▶ **Aim of the exercise**: Copy every line of the material below, character for character.

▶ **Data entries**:
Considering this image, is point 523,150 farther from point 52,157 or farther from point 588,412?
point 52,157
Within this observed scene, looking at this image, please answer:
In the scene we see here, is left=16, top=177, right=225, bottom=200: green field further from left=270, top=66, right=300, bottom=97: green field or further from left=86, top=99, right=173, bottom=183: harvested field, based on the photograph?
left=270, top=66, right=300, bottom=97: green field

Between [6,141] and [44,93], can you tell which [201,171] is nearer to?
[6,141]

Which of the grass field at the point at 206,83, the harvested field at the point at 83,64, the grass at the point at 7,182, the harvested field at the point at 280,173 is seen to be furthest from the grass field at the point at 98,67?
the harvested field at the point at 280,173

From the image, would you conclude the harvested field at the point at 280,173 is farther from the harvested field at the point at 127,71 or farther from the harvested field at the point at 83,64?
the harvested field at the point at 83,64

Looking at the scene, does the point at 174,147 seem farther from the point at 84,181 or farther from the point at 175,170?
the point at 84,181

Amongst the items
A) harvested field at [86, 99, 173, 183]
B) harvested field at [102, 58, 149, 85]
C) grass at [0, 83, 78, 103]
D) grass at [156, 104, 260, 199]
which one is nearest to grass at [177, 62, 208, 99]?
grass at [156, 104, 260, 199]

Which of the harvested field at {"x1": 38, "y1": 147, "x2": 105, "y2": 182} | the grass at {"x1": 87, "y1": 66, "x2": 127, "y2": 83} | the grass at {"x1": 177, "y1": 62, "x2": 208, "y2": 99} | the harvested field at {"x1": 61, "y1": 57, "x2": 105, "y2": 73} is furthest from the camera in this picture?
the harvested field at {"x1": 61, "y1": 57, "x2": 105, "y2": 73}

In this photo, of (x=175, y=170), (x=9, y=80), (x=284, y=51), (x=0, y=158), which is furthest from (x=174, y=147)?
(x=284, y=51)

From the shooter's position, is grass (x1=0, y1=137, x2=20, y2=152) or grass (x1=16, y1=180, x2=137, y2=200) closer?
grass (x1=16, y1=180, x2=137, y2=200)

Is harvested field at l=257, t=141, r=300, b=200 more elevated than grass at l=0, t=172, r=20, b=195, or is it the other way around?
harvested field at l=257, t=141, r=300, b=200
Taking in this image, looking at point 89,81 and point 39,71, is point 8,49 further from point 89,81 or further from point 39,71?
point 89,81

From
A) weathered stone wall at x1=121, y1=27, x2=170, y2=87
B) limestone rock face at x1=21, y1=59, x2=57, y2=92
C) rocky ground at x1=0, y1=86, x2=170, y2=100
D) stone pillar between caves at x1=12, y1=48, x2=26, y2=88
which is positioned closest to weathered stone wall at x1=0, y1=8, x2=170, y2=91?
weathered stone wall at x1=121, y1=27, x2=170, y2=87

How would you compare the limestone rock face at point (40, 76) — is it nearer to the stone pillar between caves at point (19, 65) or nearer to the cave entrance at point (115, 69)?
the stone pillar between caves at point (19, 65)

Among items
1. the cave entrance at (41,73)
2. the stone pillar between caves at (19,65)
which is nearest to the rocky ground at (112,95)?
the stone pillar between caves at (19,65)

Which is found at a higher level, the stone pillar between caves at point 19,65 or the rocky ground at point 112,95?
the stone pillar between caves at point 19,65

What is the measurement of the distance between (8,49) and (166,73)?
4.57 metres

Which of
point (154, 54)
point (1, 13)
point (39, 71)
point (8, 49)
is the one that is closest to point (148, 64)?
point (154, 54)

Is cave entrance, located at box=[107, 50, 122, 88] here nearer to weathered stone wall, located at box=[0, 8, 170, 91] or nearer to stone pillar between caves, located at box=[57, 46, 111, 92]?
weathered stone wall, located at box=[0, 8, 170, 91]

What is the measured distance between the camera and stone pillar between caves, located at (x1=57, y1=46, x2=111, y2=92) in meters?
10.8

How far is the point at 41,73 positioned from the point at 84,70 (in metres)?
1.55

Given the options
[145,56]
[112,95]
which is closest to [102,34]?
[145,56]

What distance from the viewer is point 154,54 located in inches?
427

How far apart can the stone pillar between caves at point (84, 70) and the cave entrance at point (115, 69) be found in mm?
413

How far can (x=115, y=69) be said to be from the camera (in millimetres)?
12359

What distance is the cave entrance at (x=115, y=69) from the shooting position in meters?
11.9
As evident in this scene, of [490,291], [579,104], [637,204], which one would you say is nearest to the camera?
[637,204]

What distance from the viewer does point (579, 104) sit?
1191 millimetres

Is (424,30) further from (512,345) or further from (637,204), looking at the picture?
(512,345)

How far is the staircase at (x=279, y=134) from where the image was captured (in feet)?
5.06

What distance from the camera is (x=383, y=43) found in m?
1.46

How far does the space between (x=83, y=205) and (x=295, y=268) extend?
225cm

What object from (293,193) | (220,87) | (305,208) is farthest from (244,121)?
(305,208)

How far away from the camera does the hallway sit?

▶ **Reply**:
Considering this image, is point 523,150 farther from point 52,157 or farther from point 588,412?
point 52,157
Within this observed scene, looking at this image, please answer:
In the scene we see here, is left=16, top=177, right=225, bottom=200: green field further from left=270, top=66, right=300, bottom=97: green field or further from left=86, top=99, right=173, bottom=183: harvested field, based on the photograph?
left=270, top=66, right=300, bottom=97: green field

Between [6,141] and [44,93], can you tell which [201,171] is nearer to?
[6,141]

Which of the grass field at the point at 206,83, the harvested field at the point at 83,64, the grass at the point at 7,182, the harvested field at the point at 280,173 is seen to be furthest from the grass field at the point at 98,67?
the harvested field at the point at 280,173

From the image, would you conclude the harvested field at the point at 280,173 is farther from the harvested field at the point at 127,71 or farther from the harvested field at the point at 83,64?
the harvested field at the point at 83,64

Looking at the scene, does the point at 174,147 seem farther from the point at 84,181 or farther from the point at 175,170?
the point at 84,181

Amongst the items
A) harvested field at [86, 99, 173, 183]
B) harvested field at [102, 58, 149, 85]
C) grass at [0, 83, 78, 103]
D) grass at [156, 104, 260, 199]
which one is nearest to grass at [177, 62, 208, 99]?
grass at [156, 104, 260, 199]

Which of the harvested field at {"x1": 38, "y1": 147, "x2": 105, "y2": 182} | the grass at {"x1": 87, "y1": 66, "x2": 127, "y2": 83} | the grass at {"x1": 177, "y1": 62, "x2": 208, "y2": 99} | the harvested field at {"x1": 61, "y1": 57, "x2": 105, "y2": 73} is furthest from the camera in this picture?
the harvested field at {"x1": 61, "y1": 57, "x2": 105, "y2": 73}

In this photo, of (x=175, y=170), (x=9, y=80), (x=284, y=51), (x=0, y=158), which is furthest from (x=174, y=147)?
(x=284, y=51)

From the shooter's position, is grass (x1=0, y1=137, x2=20, y2=152) or grass (x1=16, y1=180, x2=137, y2=200) closer?
grass (x1=16, y1=180, x2=137, y2=200)

Is harvested field at l=257, t=141, r=300, b=200 more elevated than grass at l=0, t=172, r=20, b=195, or is it the other way around?
harvested field at l=257, t=141, r=300, b=200
Taking in this image, looking at point 89,81 and point 39,71, is point 8,49 further from point 89,81 or further from point 39,71?
point 89,81

From
A) weathered stone wall at x1=121, y1=27, x2=170, y2=87
B) limestone rock face at x1=21, y1=59, x2=57, y2=92
C) rocky ground at x1=0, y1=86, x2=170, y2=100
D) stone pillar between caves at x1=12, y1=48, x2=26, y2=88
which is positioned closest to weathered stone wall at x1=0, y1=8, x2=170, y2=91?
weathered stone wall at x1=121, y1=27, x2=170, y2=87

How would you compare the limestone rock face at point (40, 76) — is it nearer to the stone pillar between caves at point (19, 65) or nearer to the cave entrance at point (115, 69)?
the stone pillar between caves at point (19, 65)

Among items
1. the cave entrance at (41,73)
2. the stone pillar between caves at (19,65)
which is nearest to the rocky ground at (112,95)?
the stone pillar between caves at (19,65)

Which is found at a higher level, the stone pillar between caves at point 19,65 or the rocky ground at point 112,95?
the stone pillar between caves at point 19,65

What is the measurement of the distance between (8,49) and (166,73)?
4.57 metres

Which of
point (154, 54)
point (1, 13)
point (39, 71)
point (8, 49)
is the one that is closest to point (148, 64)?
point (154, 54)

Is cave entrance, located at box=[107, 50, 122, 88] here nearer to weathered stone wall, located at box=[0, 8, 170, 91] or nearer to stone pillar between caves, located at box=[57, 46, 111, 92]?
weathered stone wall, located at box=[0, 8, 170, 91]

What is the measured distance between the camera and stone pillar between caves, located at (x1=57, y1=46, x2=111, y2=92) in meters?
10.8

How far is the point at 41,73 positioned from the point at 84,70 (in metres)?
1.55

Given the options
[145,56]
[112,95]
which is closest to [102,34]?
[145,56]

What distance from the viewer is point 154,54 located in inches?
427

How far apart can the stone pillar between caves at point (84, 70) and the cave entrance at point (115, 69) be found in mm?
413

How far can (x=115, y=69) be said to be from the camera (in millimetres)?
12359

What distance is the cave entrance at (x=115, y=69) from the shooting position in meters?
11.9
As evident in this scene, of [490,291], [579,104], [637,204], which one would you say is nearest to the camera?
[637,204]

What distance from the viewer does point (579, 104) sit?
1191 millimetres

Is (424,30) further from (512,345) or further from (637,204), looking at the picture?
(512,345)

How far is the staircase at (x=279, y=134) from where the image was captured (in feet)?
5.06

What distance from the camera is (x=383, y=43) found in m?
1.46

How far does the space between (x=83, y=205) and (x=295, y=268) extend?
225cm

What object from (293,193) | (220,87) | (305,208) is farthest from (244,121)?
(305,208)

How far away from the camera does the hallway sit?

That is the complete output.